Source data —
■ ■ ■

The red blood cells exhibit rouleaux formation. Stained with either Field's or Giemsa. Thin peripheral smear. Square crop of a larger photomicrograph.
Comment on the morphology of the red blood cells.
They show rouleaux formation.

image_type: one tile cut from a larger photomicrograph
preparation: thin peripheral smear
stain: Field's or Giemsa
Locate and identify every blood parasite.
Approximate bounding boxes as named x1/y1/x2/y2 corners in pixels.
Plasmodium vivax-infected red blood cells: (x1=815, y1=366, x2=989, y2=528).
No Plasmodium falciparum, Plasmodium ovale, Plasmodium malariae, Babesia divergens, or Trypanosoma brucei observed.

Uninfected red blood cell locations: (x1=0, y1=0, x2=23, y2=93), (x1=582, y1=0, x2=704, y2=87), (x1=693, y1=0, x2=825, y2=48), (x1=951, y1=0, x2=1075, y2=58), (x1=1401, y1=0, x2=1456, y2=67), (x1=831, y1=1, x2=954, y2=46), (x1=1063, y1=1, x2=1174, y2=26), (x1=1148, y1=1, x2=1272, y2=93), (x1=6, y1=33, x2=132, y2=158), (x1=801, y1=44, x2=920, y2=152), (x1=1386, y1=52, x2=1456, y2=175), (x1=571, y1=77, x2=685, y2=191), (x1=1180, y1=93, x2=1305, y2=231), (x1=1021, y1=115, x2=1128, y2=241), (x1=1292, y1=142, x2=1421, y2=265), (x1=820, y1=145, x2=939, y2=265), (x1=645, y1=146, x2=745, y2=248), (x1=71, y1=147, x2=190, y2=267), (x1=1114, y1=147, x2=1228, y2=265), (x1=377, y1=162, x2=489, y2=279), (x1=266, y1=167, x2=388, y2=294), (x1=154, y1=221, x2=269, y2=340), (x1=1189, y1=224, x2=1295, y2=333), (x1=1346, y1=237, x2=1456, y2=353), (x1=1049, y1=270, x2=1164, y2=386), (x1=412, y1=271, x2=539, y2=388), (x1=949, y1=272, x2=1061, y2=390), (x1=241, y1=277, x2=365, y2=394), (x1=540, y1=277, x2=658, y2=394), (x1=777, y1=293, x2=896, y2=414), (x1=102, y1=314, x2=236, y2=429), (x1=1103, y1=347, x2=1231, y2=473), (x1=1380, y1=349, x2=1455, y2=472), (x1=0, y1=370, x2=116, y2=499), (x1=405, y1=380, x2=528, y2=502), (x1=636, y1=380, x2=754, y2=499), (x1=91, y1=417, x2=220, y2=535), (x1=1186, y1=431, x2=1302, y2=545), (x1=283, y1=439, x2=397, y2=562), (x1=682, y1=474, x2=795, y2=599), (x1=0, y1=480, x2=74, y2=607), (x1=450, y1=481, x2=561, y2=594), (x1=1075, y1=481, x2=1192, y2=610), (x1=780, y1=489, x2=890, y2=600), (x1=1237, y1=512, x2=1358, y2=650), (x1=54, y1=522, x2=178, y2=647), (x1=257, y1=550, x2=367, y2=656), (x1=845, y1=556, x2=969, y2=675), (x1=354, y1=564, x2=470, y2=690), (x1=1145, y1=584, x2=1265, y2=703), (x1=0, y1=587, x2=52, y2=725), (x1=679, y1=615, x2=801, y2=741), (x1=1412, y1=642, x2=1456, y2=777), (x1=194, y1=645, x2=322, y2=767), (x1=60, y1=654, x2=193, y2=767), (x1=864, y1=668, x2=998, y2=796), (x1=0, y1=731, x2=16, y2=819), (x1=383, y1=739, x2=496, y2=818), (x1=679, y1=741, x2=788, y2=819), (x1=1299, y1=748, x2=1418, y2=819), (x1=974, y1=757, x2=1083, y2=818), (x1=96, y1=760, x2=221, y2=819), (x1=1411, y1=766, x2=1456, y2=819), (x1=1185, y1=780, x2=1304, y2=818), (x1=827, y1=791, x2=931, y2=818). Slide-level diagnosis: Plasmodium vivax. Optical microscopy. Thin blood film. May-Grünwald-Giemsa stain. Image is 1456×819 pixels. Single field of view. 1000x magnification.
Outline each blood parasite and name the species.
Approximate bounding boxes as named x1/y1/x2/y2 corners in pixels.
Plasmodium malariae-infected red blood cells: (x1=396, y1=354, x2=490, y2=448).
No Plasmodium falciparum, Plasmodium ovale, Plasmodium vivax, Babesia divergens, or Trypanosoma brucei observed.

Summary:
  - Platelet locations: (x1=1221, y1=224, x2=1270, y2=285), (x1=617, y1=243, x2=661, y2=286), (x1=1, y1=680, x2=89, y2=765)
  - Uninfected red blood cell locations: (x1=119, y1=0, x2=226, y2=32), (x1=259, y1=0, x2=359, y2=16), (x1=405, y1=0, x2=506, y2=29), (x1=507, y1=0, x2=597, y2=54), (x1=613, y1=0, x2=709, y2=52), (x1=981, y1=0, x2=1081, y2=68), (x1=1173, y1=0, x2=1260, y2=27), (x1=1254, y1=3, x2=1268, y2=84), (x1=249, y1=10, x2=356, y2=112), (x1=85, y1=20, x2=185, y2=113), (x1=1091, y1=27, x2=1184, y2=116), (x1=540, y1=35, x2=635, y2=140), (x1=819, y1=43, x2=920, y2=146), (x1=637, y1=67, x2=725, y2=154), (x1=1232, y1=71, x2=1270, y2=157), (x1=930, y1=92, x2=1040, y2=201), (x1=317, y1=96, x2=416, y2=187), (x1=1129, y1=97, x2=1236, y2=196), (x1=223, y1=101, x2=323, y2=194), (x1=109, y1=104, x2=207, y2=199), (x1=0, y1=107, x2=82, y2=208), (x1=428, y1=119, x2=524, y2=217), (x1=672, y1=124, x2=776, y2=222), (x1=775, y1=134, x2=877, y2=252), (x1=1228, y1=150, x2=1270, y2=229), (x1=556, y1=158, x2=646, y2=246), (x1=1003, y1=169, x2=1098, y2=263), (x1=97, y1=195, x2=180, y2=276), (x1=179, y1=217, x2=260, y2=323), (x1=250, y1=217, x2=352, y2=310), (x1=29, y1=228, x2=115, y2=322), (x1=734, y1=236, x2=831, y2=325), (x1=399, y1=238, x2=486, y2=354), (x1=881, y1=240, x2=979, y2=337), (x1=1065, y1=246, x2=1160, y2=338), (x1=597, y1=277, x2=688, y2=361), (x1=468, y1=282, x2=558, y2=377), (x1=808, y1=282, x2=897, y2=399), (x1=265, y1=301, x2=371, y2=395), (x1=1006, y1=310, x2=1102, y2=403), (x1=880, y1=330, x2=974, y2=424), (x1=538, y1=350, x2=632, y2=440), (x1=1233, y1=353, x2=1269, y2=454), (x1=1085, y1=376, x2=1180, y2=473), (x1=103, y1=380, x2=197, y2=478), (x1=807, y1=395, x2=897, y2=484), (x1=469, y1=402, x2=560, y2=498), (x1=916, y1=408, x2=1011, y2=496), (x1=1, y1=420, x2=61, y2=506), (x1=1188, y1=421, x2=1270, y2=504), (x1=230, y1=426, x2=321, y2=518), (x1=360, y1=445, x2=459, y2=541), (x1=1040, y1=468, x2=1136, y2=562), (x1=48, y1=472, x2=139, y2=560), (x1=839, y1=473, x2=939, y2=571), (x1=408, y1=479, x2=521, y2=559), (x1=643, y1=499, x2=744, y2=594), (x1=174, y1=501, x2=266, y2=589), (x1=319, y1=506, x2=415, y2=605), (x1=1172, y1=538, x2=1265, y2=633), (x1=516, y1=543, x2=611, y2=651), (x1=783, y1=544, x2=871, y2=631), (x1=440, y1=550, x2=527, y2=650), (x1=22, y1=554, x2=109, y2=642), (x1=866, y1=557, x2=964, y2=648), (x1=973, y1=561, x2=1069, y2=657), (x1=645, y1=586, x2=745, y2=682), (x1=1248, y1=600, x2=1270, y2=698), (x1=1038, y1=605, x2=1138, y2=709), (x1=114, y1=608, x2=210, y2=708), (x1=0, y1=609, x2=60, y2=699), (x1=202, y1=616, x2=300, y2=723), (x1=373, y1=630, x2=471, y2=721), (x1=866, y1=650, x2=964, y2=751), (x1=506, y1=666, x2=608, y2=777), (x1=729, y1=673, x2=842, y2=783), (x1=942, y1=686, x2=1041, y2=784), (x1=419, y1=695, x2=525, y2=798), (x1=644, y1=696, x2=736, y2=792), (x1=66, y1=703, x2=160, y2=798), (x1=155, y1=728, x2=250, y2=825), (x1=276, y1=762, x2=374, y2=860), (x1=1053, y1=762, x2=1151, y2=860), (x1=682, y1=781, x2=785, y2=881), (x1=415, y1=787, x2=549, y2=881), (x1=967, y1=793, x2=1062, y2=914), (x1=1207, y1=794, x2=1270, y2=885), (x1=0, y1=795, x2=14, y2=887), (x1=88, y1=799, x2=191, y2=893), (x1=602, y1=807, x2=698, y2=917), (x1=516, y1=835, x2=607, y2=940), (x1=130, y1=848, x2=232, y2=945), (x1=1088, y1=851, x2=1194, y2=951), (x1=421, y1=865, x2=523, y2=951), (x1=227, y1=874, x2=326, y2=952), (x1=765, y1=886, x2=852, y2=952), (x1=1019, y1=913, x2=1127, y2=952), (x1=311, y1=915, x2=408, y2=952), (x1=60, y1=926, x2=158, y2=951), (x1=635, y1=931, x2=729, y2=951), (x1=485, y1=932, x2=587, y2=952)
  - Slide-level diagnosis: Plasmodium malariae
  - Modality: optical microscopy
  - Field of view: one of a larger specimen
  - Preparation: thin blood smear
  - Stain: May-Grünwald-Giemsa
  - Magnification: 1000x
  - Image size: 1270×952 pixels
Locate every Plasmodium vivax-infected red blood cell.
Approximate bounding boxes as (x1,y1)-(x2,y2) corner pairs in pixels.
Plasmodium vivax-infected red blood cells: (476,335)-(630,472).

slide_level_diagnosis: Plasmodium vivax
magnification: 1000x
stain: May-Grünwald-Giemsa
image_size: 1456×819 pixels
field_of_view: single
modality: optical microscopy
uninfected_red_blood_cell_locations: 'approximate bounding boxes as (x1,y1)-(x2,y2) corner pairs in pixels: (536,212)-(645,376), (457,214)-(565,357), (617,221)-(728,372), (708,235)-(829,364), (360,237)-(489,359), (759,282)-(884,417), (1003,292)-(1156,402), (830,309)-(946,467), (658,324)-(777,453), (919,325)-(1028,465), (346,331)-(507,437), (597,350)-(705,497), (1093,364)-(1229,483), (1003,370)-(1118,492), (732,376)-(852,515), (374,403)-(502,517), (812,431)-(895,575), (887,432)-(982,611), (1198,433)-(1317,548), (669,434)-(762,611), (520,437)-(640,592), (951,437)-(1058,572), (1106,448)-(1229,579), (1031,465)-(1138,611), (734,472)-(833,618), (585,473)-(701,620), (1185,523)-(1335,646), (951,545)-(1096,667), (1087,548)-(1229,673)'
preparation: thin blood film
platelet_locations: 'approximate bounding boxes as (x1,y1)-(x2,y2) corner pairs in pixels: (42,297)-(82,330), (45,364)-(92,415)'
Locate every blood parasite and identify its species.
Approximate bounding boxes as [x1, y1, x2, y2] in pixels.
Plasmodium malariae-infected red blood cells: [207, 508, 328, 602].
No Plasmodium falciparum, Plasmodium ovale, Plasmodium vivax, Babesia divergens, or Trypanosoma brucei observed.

■ ■ ■

Prompt — Across the material above, how many lines contain the string "rouleaux"? The reply should be that number alone.

The answer — 2